Расторопный фаэтонщик, опередив остальных, подкатил на зов. Презрительно оглядев обшарпанный фаэтон и понурых лошадей, Бекмурад-бай махнул рукой:
— Ты — не надо! Уходи!.. Во-от ты, зелёный, давай!
Подъехал новенький, сверкающий лаком фаэтон, горячие кони грызли удила, роняя на землю клочья пены. Что-то знакомое почудилось Бекмурад-баю в усатом лице фаэтонщика-азербайджанца, угрюмо исподлобья смотревшего с высоты своего сиденья. Но мало ли с кем и когда встречался за свою жизнь Бекмурад-бай, чтобы помнить какого-то там фаэтонщика! Он сел и назвал адрес, глядя, как с трудом карабкается на подножку Ханум, и не делая ни одного движения, чтобы помочь ей.

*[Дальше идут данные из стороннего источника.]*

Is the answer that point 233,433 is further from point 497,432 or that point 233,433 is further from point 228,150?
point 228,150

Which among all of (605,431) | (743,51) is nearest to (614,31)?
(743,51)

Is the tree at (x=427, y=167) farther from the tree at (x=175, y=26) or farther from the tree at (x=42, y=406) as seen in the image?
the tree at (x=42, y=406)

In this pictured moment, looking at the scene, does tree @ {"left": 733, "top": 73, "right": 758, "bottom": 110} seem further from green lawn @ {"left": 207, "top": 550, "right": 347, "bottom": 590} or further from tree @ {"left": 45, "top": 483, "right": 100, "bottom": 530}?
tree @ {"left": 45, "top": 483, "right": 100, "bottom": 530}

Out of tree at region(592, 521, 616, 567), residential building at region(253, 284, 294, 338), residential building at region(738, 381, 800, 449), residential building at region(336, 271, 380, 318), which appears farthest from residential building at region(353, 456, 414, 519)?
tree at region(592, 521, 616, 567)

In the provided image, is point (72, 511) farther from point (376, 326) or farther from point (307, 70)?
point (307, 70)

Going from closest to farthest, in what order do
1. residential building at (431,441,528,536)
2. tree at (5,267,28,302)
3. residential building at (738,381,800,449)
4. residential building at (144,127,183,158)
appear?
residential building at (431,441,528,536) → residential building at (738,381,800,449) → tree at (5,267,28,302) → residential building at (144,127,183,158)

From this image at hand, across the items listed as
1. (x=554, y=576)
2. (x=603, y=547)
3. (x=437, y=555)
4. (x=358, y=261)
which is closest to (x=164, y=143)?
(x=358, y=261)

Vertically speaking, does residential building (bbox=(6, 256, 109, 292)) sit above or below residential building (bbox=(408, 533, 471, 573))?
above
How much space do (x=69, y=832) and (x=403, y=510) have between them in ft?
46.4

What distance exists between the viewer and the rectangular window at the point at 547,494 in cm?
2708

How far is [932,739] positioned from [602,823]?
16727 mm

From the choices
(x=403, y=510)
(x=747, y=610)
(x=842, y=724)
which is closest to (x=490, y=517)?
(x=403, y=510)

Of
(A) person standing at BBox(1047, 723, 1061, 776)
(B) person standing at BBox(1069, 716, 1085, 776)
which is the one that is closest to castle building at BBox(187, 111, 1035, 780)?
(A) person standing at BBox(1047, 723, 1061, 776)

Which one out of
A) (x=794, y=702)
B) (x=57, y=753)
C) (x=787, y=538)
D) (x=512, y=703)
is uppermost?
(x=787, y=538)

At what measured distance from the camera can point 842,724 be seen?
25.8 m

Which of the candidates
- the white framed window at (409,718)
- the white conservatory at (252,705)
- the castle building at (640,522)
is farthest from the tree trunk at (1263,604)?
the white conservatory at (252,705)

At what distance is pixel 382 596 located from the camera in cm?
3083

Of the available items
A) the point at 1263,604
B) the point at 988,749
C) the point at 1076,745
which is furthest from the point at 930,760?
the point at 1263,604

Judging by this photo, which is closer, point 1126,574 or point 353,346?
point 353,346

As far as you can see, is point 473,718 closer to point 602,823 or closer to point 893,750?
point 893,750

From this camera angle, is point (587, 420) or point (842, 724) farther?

Усатый возница помедлил, словно раздумывал, ехать или не ехать, не поворачиваясь к седоку, сказал:
— Раз мигнул, два мигнул — адрэс пришёл. Сколько дэнга платил?
И опять знакомые интонации послышались Бекмурад-баю. Вспомнить бы ему пословицу о широком мире и узких дорогах, вспомнить бы возницу, который в Ахале вёз их с Сарбаз-баем и Вели-баем к Овезмамеду и который отказался везти Узук, когда её отняли у Нурмамеда. Но он опять не вспомнил и только сердито сказал:
— Ты не торгуйся, если деньги нужны! Гони быстрее, не нищего везёшь!
Азербайджанец проворчал что-то невразумительное, словно цепной пёс из конуры, разобрал вожжи, грозно гикнул. Кони с места взяли в карьер, Бекмурад-бай сильно качнуло к спинке сиденья, упавшая Ханум испуганно вскрикнула. Фаэтонщик ещё и ещё вытянул кнутом вдоль сытых конских спин, будто вымещал на них непонятную злость. Фаэтон загрохотал по мостовой.
Возле свежевыбеленного дувала, за которым сквозь густую зелень деревьев краснела крыша особняка, сердитый возница остановил лошадей. Пока Бекмурад-бай расплачивался, мимо них промчался тот самый старенький фаэтон, от которого отказался на вокзале спесивый бай.
Азербайджанец дважды пересчитал деньги, проводил взглядом своих седоков, входивших в калитку, проделанную в дувале, громко плюнул и поехал прочь.
По длинной аллейке, обсаженной цветами всевозможных оттенков, Бекмурад-бай и Ханум прошли к дому, стоявшему в глубине широкого чистого двора в сплошной тени разросшихся маклюр. За стеклянной дверью веранды послышался радостный голос:
— Коля! Вставай, слышишь! К нам гости! Бекмурад-бай приехал!
Из дома вышел тот, кого называли Колей — высокий средних лет человек с приветливым лицом и пышными русыми усами. Он пожал руку Бекмурад-баю, обнял его за плечи и повёл в дом, расспрашивая на ходу о здоровье, делах и обо всём том, о чём принято расспрашивать по традиции восточных приветствий. На Ханум он не обратил внимания, словно её и не было. Исправляя нетактичность мужа, его жена подхватила гостью под руку и, защебетав, повела её в дом.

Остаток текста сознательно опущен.